Flexible, e-ink mobile to rival smartphones in coming years

By , IDG News Service |  Mobile & Wireless, e-ink, flexible display

Researchers from Queens University presented a flexible, e-ink display at the Computer Human Interaction conference that they believe could one day replace smartphones. Called the Paper Phone, the device isn't much thicker than a few sheets of paper and uses the same type of display found on the Amazon Kindle and other popular e-readers.

Since it's flexible, bending the device controls its actions.

"That means we can use the types of metaphors you find when reading or working with paper documents now working with computers," said Roel Vertegaal an associate professor of computer science at Queens University. "If you want to turn the page you simply bend the top right corner and you go to the next page."

Find the Paper Phone in action in a video on YouTube.

Vertegaal and his team warned though that bending the device too much could damage the display. They're working to make the screen more durable.

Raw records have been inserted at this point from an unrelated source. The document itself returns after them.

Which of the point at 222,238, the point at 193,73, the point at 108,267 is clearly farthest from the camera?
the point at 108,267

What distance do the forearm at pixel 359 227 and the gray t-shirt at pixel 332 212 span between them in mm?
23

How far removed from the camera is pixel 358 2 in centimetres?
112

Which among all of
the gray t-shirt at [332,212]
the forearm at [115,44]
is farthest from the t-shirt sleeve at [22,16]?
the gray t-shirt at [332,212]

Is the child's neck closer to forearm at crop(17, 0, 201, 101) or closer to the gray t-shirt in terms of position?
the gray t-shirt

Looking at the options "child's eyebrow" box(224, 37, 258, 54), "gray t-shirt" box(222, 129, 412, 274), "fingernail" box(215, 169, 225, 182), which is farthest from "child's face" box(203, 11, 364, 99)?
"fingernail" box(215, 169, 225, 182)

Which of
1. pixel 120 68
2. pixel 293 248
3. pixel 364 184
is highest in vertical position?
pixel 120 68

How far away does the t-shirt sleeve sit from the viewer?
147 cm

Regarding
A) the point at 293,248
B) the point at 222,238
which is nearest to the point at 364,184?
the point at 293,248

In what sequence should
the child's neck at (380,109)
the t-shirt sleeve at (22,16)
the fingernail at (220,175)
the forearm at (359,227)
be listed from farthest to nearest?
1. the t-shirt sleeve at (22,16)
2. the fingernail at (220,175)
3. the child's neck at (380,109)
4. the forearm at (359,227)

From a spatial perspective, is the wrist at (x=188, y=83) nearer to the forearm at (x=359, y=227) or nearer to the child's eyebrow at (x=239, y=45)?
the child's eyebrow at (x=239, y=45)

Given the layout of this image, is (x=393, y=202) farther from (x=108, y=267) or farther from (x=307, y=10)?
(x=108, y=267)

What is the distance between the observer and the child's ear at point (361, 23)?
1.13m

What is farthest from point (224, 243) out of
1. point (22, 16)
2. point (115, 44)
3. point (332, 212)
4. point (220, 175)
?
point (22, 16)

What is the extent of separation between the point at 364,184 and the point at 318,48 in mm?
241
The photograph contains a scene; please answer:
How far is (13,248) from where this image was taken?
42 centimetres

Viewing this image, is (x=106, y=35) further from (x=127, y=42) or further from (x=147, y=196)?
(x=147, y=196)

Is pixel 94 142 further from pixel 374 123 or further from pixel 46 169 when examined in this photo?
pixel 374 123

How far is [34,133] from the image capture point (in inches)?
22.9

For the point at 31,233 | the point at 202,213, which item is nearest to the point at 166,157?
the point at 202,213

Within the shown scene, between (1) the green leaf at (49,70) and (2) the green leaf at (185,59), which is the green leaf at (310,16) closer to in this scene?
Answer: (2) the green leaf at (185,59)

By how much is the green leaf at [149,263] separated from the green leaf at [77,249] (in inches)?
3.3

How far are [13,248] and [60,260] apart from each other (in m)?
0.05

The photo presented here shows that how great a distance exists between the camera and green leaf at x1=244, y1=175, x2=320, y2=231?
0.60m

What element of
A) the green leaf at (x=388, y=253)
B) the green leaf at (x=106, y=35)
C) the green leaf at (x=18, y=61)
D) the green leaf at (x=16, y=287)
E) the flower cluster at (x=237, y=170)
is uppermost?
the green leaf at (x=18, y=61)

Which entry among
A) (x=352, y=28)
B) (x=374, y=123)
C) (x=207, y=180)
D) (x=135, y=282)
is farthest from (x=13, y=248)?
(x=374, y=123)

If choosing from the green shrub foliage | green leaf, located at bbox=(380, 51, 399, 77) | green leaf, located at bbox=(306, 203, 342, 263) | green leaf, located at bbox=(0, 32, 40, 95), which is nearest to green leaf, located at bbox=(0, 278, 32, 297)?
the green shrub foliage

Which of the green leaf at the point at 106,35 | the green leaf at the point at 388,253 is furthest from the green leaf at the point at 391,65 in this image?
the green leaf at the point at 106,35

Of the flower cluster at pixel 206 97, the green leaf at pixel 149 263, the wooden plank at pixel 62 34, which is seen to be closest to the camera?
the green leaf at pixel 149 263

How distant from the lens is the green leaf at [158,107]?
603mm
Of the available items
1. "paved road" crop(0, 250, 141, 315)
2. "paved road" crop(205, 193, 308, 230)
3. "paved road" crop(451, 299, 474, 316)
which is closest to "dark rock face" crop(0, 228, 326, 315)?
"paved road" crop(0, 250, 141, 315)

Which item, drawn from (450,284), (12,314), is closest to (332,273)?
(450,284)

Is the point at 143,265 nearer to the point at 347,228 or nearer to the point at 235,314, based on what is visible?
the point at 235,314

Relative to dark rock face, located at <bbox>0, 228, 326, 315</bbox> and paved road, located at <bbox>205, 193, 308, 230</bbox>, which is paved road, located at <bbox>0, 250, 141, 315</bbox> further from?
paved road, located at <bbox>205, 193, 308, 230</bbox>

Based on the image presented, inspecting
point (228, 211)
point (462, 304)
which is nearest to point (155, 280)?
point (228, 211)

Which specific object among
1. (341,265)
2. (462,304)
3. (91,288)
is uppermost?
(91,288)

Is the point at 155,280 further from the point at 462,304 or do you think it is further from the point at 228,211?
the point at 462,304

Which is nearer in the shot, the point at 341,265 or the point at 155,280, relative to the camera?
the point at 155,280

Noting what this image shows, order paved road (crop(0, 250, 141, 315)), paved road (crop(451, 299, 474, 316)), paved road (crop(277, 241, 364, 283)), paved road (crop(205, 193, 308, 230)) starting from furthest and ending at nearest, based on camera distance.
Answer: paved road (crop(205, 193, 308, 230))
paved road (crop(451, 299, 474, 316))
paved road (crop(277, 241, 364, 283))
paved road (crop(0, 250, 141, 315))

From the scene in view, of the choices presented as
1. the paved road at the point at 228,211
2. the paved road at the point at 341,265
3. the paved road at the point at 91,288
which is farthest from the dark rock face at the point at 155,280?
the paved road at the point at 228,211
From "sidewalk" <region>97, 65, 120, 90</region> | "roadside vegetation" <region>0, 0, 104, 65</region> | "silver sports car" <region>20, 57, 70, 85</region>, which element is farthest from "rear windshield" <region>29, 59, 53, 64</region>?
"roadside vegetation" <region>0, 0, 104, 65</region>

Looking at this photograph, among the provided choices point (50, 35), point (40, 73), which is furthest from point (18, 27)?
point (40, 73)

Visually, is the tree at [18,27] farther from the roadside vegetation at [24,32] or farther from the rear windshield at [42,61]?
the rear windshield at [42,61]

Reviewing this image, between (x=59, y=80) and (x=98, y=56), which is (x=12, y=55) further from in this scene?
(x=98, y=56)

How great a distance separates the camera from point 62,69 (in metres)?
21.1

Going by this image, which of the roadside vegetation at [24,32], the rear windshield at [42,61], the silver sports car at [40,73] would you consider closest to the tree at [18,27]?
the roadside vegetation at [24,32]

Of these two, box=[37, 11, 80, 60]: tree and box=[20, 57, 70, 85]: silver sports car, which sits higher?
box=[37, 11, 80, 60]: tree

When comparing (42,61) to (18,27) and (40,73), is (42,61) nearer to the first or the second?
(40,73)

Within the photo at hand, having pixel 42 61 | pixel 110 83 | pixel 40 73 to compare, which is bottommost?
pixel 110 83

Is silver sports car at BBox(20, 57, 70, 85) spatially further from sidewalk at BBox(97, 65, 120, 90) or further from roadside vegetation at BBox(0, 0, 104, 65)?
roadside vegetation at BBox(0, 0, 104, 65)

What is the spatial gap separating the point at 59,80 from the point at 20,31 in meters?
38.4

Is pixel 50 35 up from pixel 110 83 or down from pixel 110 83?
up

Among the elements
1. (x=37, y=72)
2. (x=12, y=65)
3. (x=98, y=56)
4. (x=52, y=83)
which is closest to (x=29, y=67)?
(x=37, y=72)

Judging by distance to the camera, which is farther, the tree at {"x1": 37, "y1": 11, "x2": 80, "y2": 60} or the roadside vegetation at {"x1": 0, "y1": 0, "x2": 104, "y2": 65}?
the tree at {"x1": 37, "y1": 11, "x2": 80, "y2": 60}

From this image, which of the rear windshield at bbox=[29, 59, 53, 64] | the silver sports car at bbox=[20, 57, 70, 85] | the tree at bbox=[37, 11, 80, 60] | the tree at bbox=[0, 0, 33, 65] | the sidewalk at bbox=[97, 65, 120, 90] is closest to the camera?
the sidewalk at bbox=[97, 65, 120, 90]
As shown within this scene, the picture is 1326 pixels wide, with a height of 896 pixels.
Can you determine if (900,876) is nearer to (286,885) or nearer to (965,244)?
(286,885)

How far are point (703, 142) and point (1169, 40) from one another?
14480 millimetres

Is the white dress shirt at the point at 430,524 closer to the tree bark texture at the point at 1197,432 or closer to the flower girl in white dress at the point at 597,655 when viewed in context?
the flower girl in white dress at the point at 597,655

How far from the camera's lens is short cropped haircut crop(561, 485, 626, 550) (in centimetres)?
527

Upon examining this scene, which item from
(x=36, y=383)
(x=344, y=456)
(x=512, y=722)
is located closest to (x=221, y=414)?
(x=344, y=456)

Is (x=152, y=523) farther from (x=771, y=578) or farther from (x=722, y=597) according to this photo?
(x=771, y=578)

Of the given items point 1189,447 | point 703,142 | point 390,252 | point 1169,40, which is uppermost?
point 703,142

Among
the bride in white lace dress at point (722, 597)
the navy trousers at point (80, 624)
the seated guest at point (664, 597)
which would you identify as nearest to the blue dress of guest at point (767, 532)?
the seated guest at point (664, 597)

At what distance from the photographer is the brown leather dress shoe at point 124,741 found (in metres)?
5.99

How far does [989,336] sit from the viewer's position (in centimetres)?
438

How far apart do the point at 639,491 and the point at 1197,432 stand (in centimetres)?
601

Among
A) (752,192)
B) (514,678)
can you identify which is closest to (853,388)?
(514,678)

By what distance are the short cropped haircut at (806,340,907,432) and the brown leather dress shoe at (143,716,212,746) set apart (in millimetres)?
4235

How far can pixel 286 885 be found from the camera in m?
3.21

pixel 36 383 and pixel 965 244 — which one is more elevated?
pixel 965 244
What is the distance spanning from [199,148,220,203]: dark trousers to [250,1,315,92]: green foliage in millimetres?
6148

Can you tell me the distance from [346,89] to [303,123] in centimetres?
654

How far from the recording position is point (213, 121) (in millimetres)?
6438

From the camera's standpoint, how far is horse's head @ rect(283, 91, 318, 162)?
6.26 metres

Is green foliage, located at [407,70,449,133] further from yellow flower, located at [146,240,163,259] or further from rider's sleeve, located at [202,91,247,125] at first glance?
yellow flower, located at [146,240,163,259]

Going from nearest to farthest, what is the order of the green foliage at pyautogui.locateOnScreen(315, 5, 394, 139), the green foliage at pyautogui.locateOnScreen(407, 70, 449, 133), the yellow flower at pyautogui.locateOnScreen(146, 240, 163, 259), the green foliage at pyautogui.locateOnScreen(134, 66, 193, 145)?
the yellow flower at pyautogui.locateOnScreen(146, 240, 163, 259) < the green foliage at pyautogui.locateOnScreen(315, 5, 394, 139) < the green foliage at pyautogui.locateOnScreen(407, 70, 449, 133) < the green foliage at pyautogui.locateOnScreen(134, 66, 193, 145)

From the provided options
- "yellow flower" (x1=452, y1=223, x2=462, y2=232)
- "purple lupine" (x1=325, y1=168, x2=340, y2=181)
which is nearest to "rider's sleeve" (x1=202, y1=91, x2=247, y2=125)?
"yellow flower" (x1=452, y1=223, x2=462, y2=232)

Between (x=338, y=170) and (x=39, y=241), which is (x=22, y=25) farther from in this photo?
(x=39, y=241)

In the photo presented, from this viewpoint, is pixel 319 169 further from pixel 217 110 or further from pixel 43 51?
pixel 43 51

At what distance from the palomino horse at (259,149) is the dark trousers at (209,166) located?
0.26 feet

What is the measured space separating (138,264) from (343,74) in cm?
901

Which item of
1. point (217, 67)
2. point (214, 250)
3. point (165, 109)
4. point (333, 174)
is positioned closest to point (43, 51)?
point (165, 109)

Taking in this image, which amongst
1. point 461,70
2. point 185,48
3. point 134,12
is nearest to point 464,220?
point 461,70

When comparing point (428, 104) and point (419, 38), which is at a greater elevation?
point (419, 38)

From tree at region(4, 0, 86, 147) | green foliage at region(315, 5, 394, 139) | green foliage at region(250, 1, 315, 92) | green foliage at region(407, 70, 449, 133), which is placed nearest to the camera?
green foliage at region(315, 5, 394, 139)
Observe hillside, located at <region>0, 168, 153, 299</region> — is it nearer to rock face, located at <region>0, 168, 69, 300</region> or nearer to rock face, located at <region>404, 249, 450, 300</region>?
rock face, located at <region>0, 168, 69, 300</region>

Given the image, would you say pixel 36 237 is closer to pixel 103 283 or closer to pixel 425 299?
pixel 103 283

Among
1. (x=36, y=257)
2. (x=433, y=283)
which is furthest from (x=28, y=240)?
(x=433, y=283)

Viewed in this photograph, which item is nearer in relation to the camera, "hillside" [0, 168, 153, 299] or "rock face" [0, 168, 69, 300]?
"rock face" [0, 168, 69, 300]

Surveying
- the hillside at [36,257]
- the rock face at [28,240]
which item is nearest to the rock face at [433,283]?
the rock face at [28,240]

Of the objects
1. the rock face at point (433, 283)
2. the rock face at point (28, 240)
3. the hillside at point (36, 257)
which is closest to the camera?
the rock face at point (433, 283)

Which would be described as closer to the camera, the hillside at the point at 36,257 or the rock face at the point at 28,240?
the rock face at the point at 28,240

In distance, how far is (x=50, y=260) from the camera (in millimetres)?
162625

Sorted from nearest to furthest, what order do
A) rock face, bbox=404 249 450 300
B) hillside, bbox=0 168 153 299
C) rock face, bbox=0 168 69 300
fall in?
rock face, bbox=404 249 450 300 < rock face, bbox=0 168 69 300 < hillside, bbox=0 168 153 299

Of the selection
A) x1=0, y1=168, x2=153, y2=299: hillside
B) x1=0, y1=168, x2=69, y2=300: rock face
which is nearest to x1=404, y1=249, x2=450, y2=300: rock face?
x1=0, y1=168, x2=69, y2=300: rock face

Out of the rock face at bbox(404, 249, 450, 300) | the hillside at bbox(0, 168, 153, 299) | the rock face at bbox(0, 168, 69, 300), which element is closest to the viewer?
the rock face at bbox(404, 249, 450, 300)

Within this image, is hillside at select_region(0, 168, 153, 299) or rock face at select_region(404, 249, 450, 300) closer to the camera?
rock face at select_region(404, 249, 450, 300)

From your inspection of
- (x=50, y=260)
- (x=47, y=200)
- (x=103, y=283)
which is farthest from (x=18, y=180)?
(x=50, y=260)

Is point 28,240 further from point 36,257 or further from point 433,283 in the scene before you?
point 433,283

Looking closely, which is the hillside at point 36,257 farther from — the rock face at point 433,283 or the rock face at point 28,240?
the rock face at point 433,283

"It's taken a long time to get the point where we have these very thin film displays because it's very hard to print these electronic ink droplets onto a flexible substrate and then run wires that power the individual pixels."

They also want to untether the device from the computer that runs it. On the left side of the phone is a bulky piece of plastic that connects the phone to an Apple computer that runs the software, creates the display and makes the actual phone calls.

"It doesn't need to be tethered, we just didn't focus on that," he said. "We simply tethered it so we could do the study and get this done."

The plastic connector also limits the number of gestures to 10. Once removed, Vertegaal said it could then recognize about 16.

It might take some time for users to learn the new gestures. Rather than touching the display as users are so used to, bending a corner would flip a page or bending two corners could select an item.

Vertegaal thinks that flexible displays are the gateway to making computers invisible.

"I think on the paper computer side we're going to see Windows disappear off the desktop on your computer onto your real desktop, which means you can now have a display for each window. If you want to stack them, toss them or make a bigger screen you can do all that."

The conference continues through Thursday in Vancouver.